Images of Flames and Smoke in Tiananmen Deleted From Chinese Social Network

As my colleague Austin Ramzy reports, immediately after a fatal car crash in Beijing’s Tiananmen Square on Monday, Chinese officials scrambled to clear every trace of the incident from the physical site and government censors scrubbed the Sina Weibo social network of images uploaded by witnesses.

Chinese bloggers, however, moved quickly to make copies of the images and share them on Twitter and other social networks outside the control of the authorities in Beijing. Within an hour of the crash, Zhao Jing, a prominent Internet commentator (and former New York Times employee) who blogs as Michael Anti, began sharing screenshots of the Weibo images captured by other bloggers on his Twitter feed.

As The Shanghaiist reported, the earliest and most dramatic images to appear on Weibo were a series of photographs uploaded by a blogger who uses the handle @Jing_oppa, showing the flaming wreckage of an S.U.V. directly in front of a giant portrait of Mao Zedong in the square.

Malcolm Moore, the Daily Telegraph’s Beijing correspondent, shared a copy of another image deleted from Weibo, which showed a woman being helped to her feet by an officer, said to have been taken just after the vehicle careered through the square.

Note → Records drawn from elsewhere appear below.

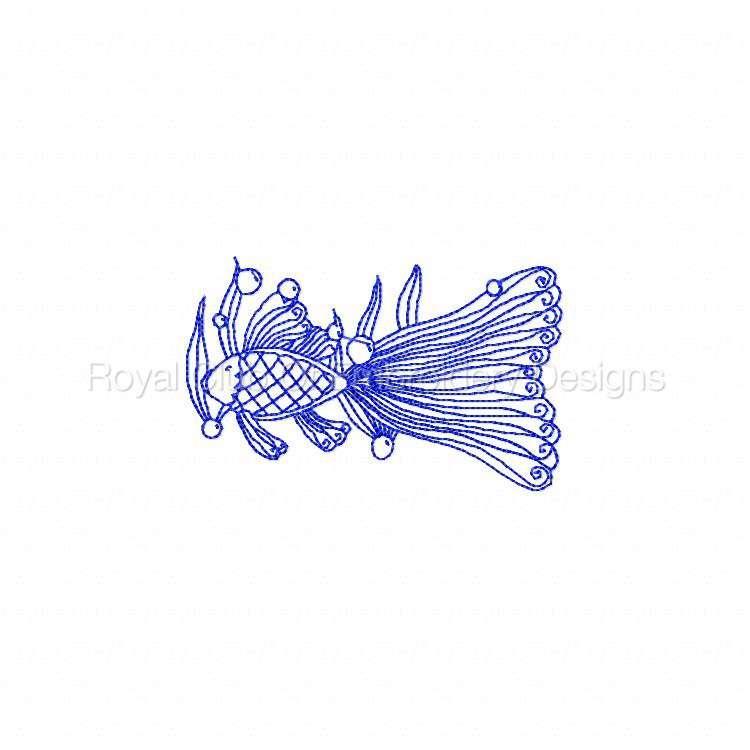 rwlacefish_06.jpg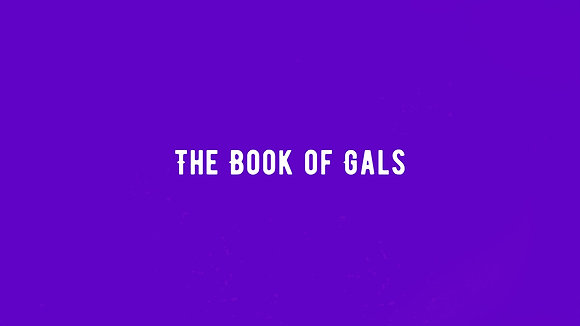 Pre-Order the 2021 Book of Gals Diary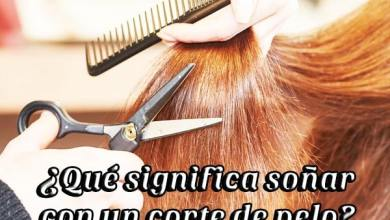 Photo of Soñar con corte de pelo ¿Qué significa?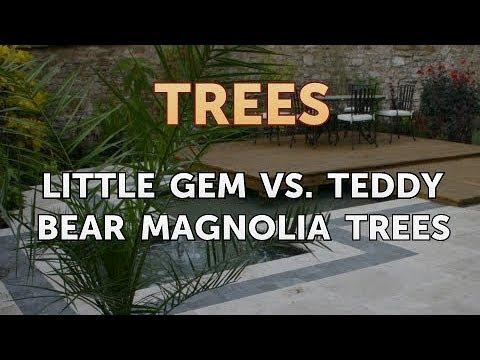 Little Gem Vs Teddy Bear Magnolia Trees Youtube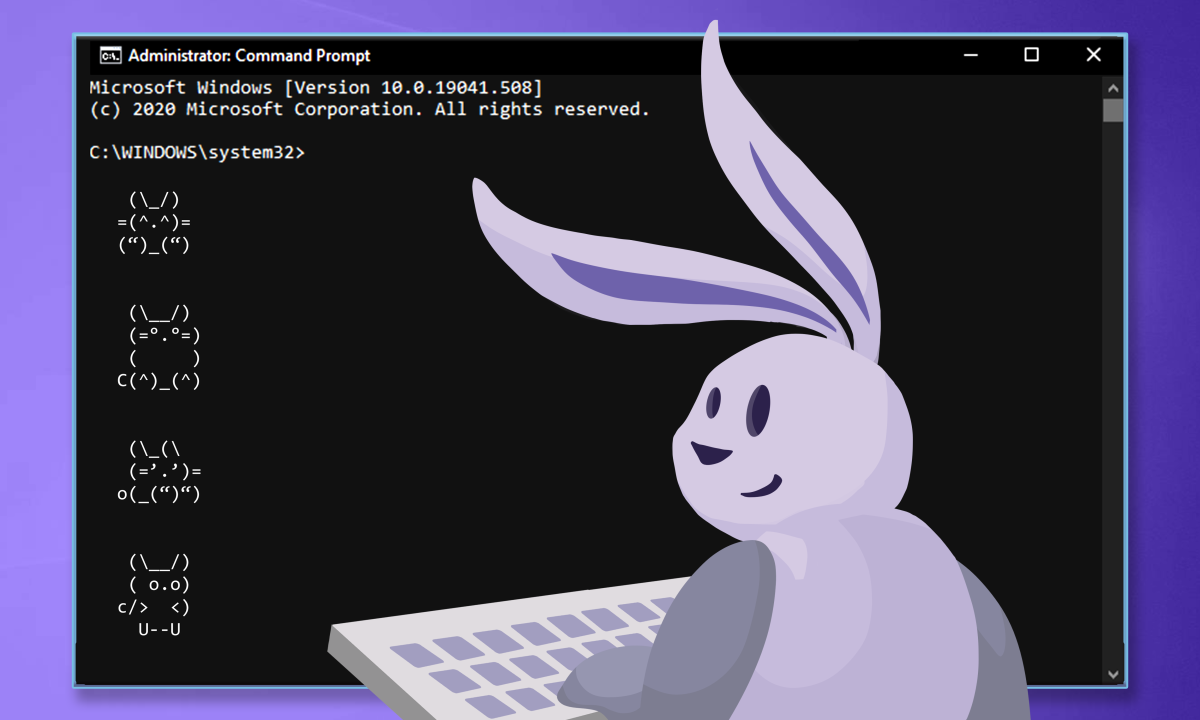Orchid is now available in beta for Windows command line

Although the police used their Weibo account to make the public aware of the crash, and the temporary closing of the square, Mr. Moore reported a short time later that government censors did not appreciate his attempts to use the social network to contact witnesses.

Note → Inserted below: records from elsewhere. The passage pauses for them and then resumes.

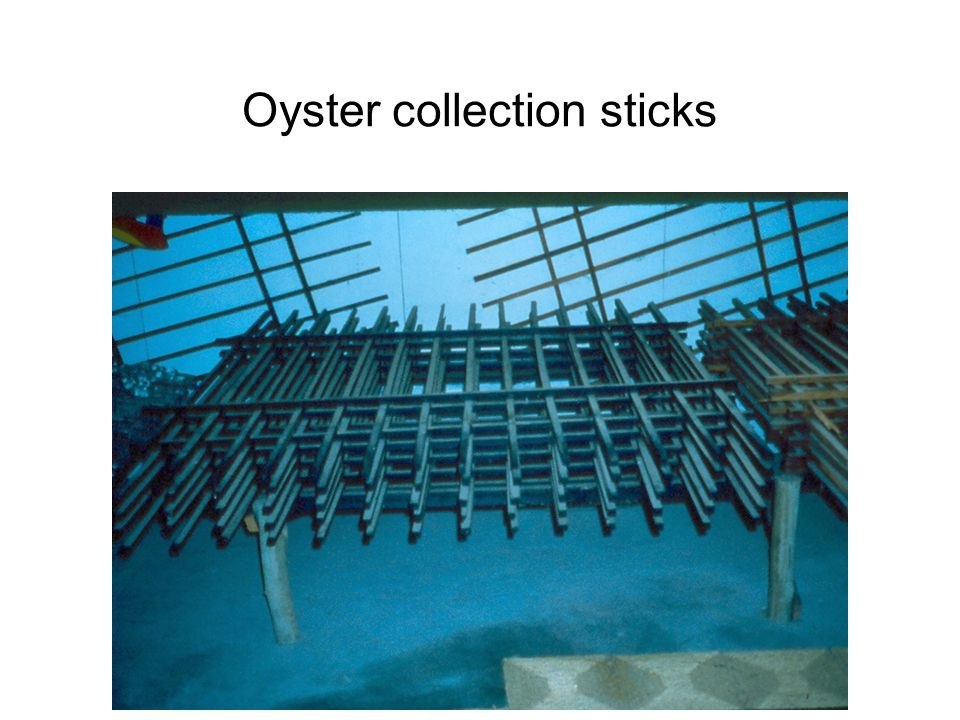 Oyster collection sticks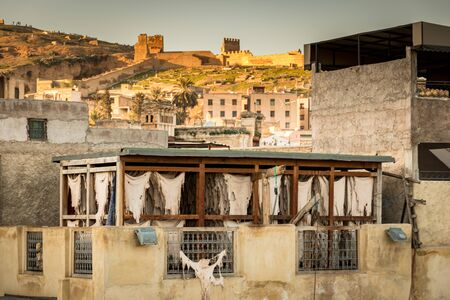 Drying leather on top of a building in tannery in Fez, Morocco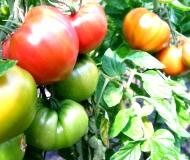 デリシャストマト画像1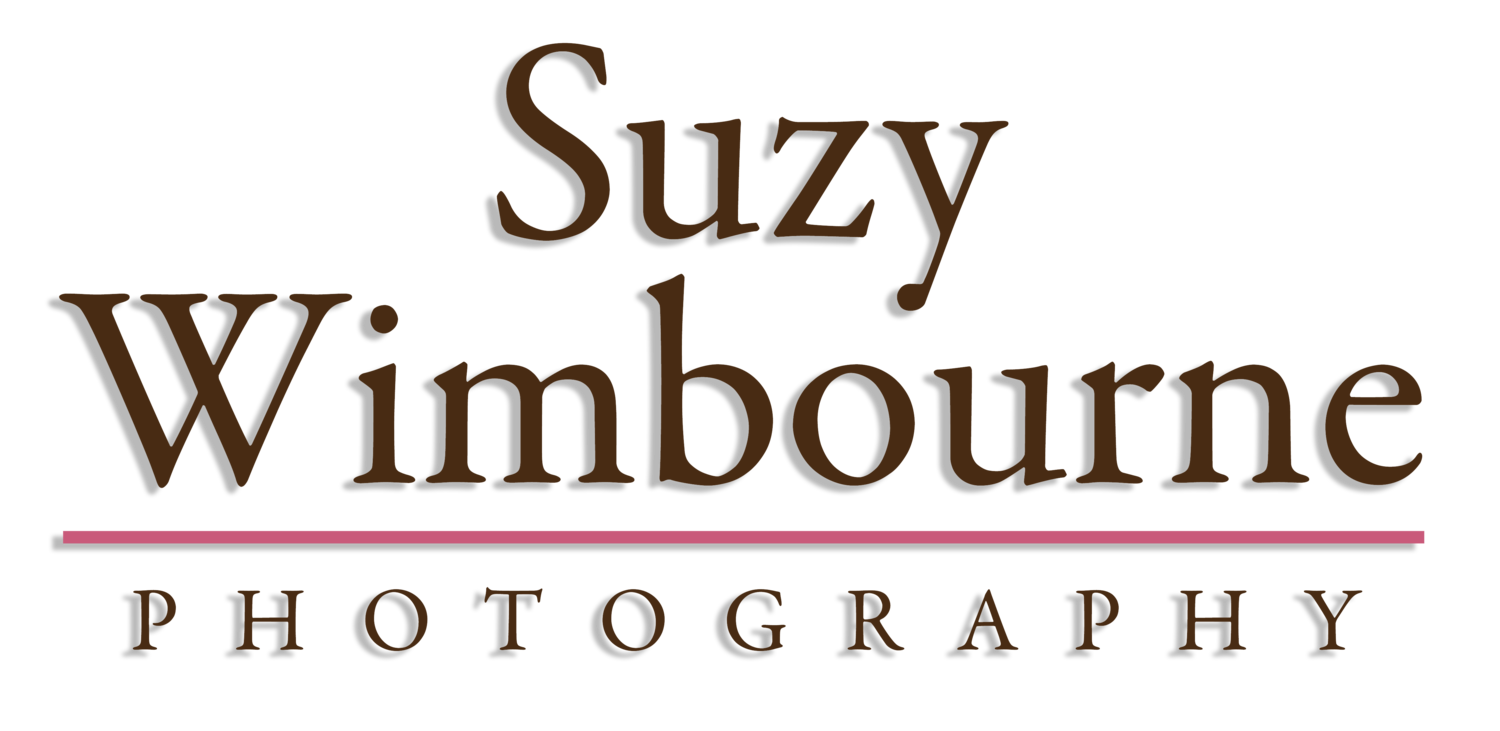 Suzy Wimbourne Photography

While accounts and images of the incident were being erased from Chinese web, reporters for Western publications reported sardonically from the scene on the rapid and thorough scrubbing of the crash site, which took place out of view, behind large screens.

While foreign correspondents in Beijing reported that state news broadcasts did not mention the incident, the information black-out did not extend to all Chinese news sites.

Caixin, a Chinese business magazine, also used five of the images deleted from Weibo to illustrate reports on the incident in both English and Chinese.

Chinese state television’s English-language channel also broadcast a video report on the incident which referred to, but did not show, “flames and thick smoke in the very heart of the Chinese capital” in “photos captured by passers-by.”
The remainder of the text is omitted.